DataLoader(..., num_workers>0, ...) does not update Dataset

dsethz · January 7, 2021, 6:14pm

Hey,

Please have a look at the following example:

import numpy as np
import torch

from torch.utils.data import Dataset, DataLoader


class MyDataset(Dataset):
    def __init__(self):
        self.data = np.random.randint(0, 100, (10, 2, 2))
        self.max_id = np.ones(len(self.data), dtype=np.int16)


    def __len__(self):
        return len(self.data)


    def __getitem__(self, idx):
        self.max_id[idx] = np.max(self.data[idx, :, :])
        return self.data[idx, :, :]


def main():
    np.random.seed(42)
    torch.manual_seed(42)
    dataset = MyDataset()
    loader = DataLoader(dataset, batch_size=4, shuffle=True, num_workers=1)
    loader_iter = iter(loader)

    print(f'Initial State: {dataset.max_id}')

    batch = next(loader_iter)

    print(f'After num_worker=1: {dataset.max_id}')

    loader = DataLoader(dataset, batch_size=4, shuffle=True, num_workers=0)
    loader_iter = iter(loader)
    batch = next(loader_iter)

    print(f'After num_worker=0: {dataset.max_id}')


if __name__ == '__main__':
    main()

In the last case, where DataLoader(..., num_workers=0, ...), I observe the intended behaviour: dataset.max_id is updated.

How can I achieve this with e.g. DataLoader(..., num_workers=1, ...)?

I am using this in the context of large image files, where I want to read information from these images only upon calling them for training/validation. Thank you for any hint/advice!

Cheers

dsethz · January 11, 2021, 7:40am

Is the question trivial? Is the explanation insufficient?

I would very much appreciate any hint as to what property of the DataLoader causes this behaviour and how to best circumvent it.

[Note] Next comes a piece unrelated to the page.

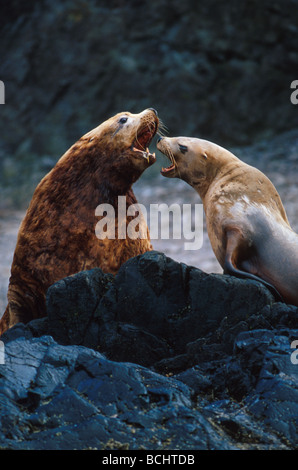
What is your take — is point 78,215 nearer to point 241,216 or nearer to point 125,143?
point 125,143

pritamdamania87 · January 13, 2021, 12:18am

@dsethz When you specify num_workers > 0, multiple child processes are spawned to perform the actual data loading. As a result, the dataset object would be updated in the child processes and not the parent process where you are printing max_id.

One way to get the max_ids from the child processes would be to put it in a multiprocessing queue on the child processes and read from the same queue on the parent proces.

dsethz · January 13, 2021, 4:28pm

Hey @pritamdamania87,

thank you for your feedback. I am not experienced with multiprocessing, but if I understand you correctly, I need a custom data loader in which I adapt _MultiProcessingDataLoaderIter ?

Cheers

pritamdamania87 · January 14, 2021, 9:53pm

I don’t think you need a custom dataloader and using a multiprocessing queue in the dataset should suffice:

# Initialize a queue.
import multiprocessing as mp
q = mp.Queue()


# Pass the queue to the dataset
class MyDataset(Dataset):
    def __init__(self, q):
        self.data = np.random.randint(0, 100, (10, 2, 2))
        self.max_id = np.ones(len(self.data), dtype=np.int16)
        self.q = q
        q.put(self.max_id)


    def __len__(self):
        return len(self.data)


    def __getitem__(self, idx):
        self.max_id[idx] = np.max(self.data[idx, :, :])
        q.put(self.max_id)
        return self.data[idx, :, :]

# Then in the main process

def main():
    np.random.seed(42)
    torch.manual_seed(42)
    dataset = MyDataset(q)
    loader = DataLoader(dataset, batch_size=4, shuffle=True, num_workers=1)
    loader_iter = iter(loader)

    print(f'Initial State: {dataset.max_id}')

    batch = next(loader_iter)

    max_id = q.get()
    print(f'After num_worker=1: {max_id}')